* Prompt:
Reproduce the part of the privacy text below starting with "What the outrage" and going on through "were before Buzz.", keeping every word unchanged.

What the outrage around Google Buzz showed us is that people care deeply about privacy and control. Don't get me wrong - plenty of people will use the service and it will be extremely popular, but this doesn't mean that Google didn't just take a hit in terms of trust. There are plenty of folks out there who are more wary of them now than they were before Buzz.

Part of what makes public explosions like those over Buzz or Facebook so confusing is that people are putting more content into publicly accessible settings. But we really need to examine why they are doing this and what they expect here.


First things first, we need to distinguish between PII and PEI. In technical and privacy circles, we often talk about PII - "Personally Identifiable Information." And we think that when people make PII public, they don't care about privacy. But in practice, people are much more attentive to PEI - "Personally Embarrassing Information." This is what they're brokering, battling over, and trying to make sense of. The difference between PII and PEI has everything to do with the audience at play. When we talk about the problems with PII, we're mostly talking about governments and corporations and strangers manipulating and abusing people. But if you look at what actually worries people, they'll talk about the damage that can be done by people that they know or might get to know, the people for whom they might be embarrassed in front of. Because of this, people often don't worry so much about whether or not something is publicly accessible, but how far it can spread and how searchable it might be by those who might be trying to embarrass them.

There's another twist to what's going on - we've moved into an era of "public by default, private through effort." Let me explain.

If we're having a friendly chat out in the hallway, our conversation might be overheard by any number of people who walk by. Some folks might even join the conversation. Some of what I tell you might stick in your head and you might choose to tell other people but, most likely, 90% of what we talk about will fade from your memory and be shared with no one. This is not to say that I'm a boring interlocutor, but that few conversations are so memorable that they're shared in detail and, even if you wanted to share every detail of the conversation, there's no way that you could reproduce the conversation verbatim without the help of technology. Such conversations, the conversations we're used to, are private by default, public with effort. You can make our conversation public, but it'll take effort. We didn't mean for our conversation to be particularly private which is why we didn't hide out in a private room, but it'll be that way by default.

* Given data:
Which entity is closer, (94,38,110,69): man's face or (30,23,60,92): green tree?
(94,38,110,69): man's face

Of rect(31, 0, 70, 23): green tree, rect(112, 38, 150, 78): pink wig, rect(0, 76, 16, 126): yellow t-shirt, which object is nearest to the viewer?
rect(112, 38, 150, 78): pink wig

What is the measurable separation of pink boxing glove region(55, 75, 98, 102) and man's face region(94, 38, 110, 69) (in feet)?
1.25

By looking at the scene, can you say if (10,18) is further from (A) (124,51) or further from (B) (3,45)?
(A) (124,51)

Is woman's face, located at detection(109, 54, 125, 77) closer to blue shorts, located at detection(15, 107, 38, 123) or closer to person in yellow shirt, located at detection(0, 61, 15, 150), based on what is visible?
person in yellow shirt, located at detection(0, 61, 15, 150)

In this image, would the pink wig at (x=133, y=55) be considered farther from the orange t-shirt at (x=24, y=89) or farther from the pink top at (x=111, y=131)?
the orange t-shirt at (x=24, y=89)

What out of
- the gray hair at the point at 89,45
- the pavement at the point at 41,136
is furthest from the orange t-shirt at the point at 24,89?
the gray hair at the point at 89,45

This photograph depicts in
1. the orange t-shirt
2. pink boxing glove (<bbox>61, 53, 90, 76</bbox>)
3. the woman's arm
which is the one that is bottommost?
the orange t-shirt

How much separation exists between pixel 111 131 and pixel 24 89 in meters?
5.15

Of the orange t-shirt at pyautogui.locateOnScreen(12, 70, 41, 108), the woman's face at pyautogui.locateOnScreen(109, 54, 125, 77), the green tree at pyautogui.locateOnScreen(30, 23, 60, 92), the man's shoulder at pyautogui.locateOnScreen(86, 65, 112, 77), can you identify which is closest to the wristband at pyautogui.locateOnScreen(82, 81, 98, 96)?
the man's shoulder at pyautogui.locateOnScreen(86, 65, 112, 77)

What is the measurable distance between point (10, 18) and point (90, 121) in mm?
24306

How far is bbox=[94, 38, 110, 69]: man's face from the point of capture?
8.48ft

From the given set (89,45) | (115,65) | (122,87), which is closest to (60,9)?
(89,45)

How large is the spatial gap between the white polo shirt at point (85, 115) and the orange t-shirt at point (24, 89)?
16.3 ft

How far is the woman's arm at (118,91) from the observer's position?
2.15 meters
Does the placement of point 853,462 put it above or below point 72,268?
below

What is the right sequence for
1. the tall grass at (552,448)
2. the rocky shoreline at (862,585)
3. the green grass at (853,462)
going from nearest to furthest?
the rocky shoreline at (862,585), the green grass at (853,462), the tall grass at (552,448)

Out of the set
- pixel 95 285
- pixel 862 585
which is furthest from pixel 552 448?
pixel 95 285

* Finished task:
What the outrage around Google Buzz showed us is that people care deeply about privacy and control. Don't get me wrong - plenty of people will use the service and it will be extremely popular, but this doesn't mean that Google didn't just take a hit in terms of trust. There are plenty of folks out there who are more wary of them now than they were before Buzz.